▶ [What to produce]:
In the entries that follow, the lines from the line containing "Wprowadzono obowiązek noszenia" up to and including the line containing "Rating: Safe Score: 20" must be copied exactly, with pictures omitted.
START Dataset extract
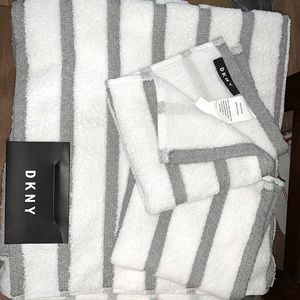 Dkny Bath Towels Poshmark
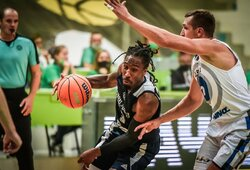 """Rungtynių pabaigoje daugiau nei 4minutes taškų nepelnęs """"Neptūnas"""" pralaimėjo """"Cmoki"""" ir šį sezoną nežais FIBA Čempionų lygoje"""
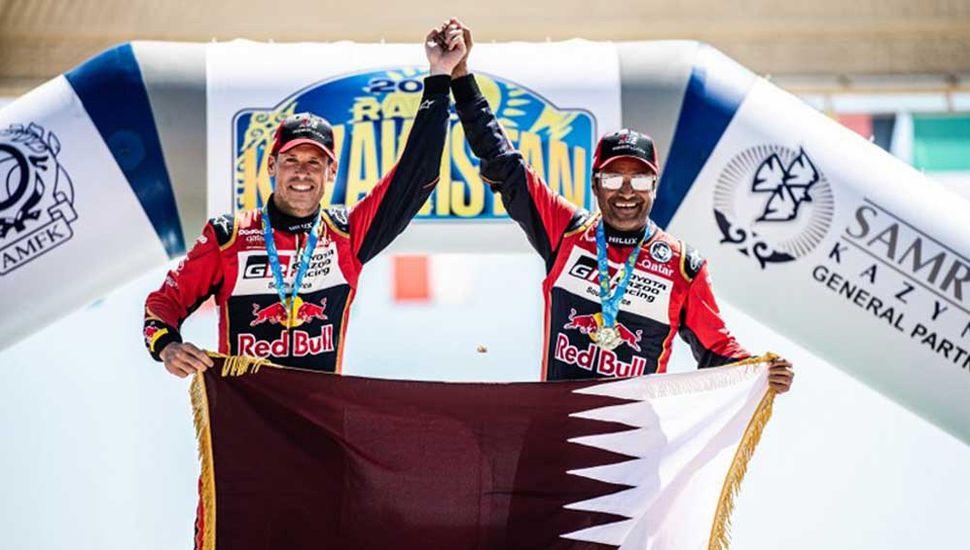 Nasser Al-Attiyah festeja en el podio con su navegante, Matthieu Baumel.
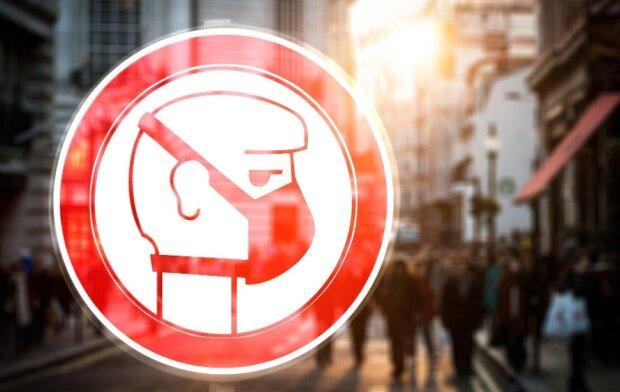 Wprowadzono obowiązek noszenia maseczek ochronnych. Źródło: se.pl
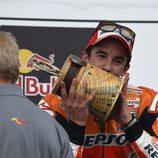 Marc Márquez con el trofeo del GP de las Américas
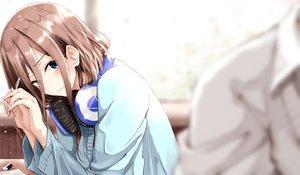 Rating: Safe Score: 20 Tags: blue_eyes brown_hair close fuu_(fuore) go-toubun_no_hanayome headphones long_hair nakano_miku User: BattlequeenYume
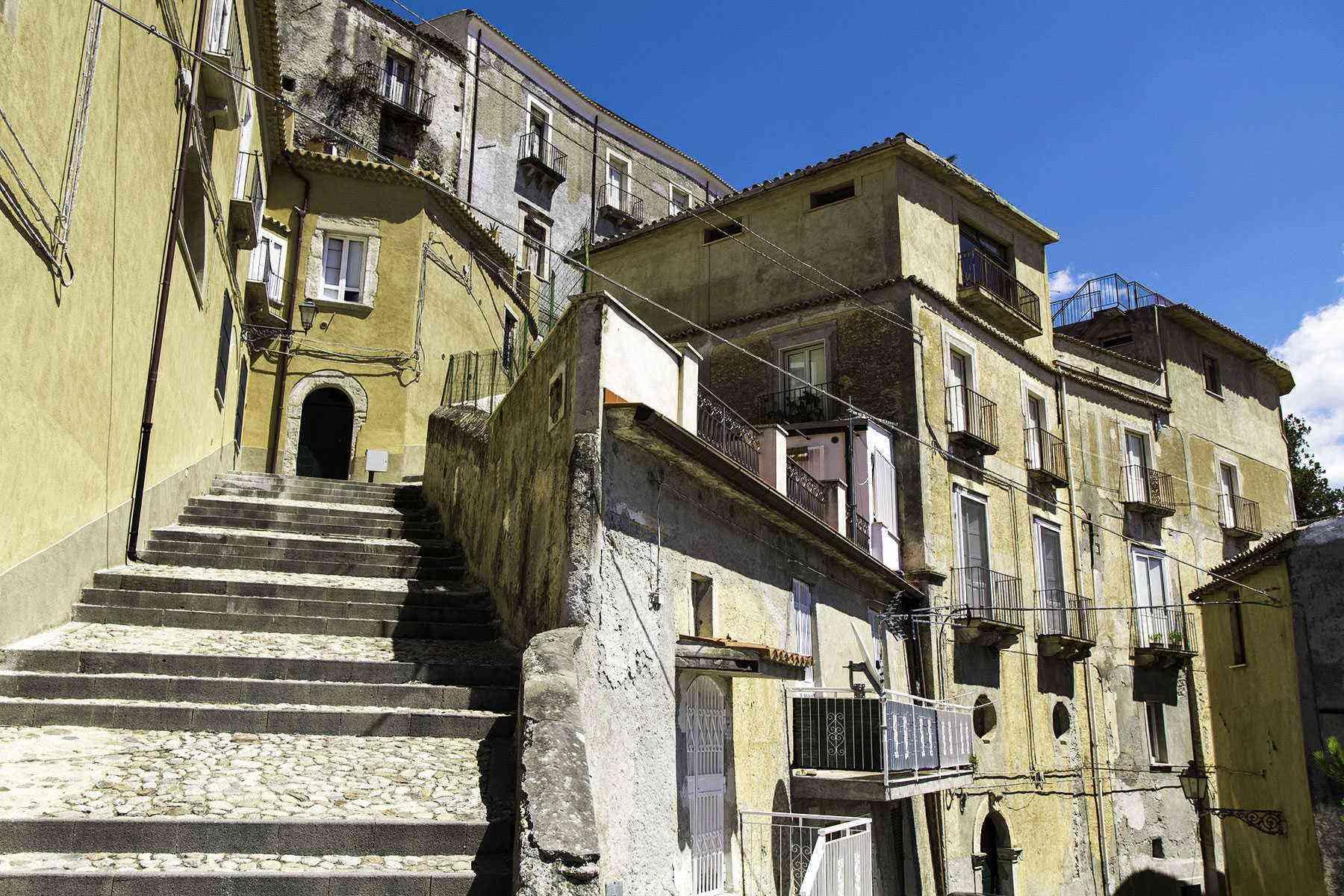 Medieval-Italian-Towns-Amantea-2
END Dataset extract
▶ [Problem solution]:
 Wprowadzono obowiązek noszenia maseczek ochronnych. Źródło: se.pl
 Marc Márquez con el trofeo del GP de las Américas
 Rating: Safe Score: 20 Tags: blue_eyes brown_hair close fuu_(fuore) go-toubun_no_hanayome headphones long_hair nakano_miku User: BattlequeenYume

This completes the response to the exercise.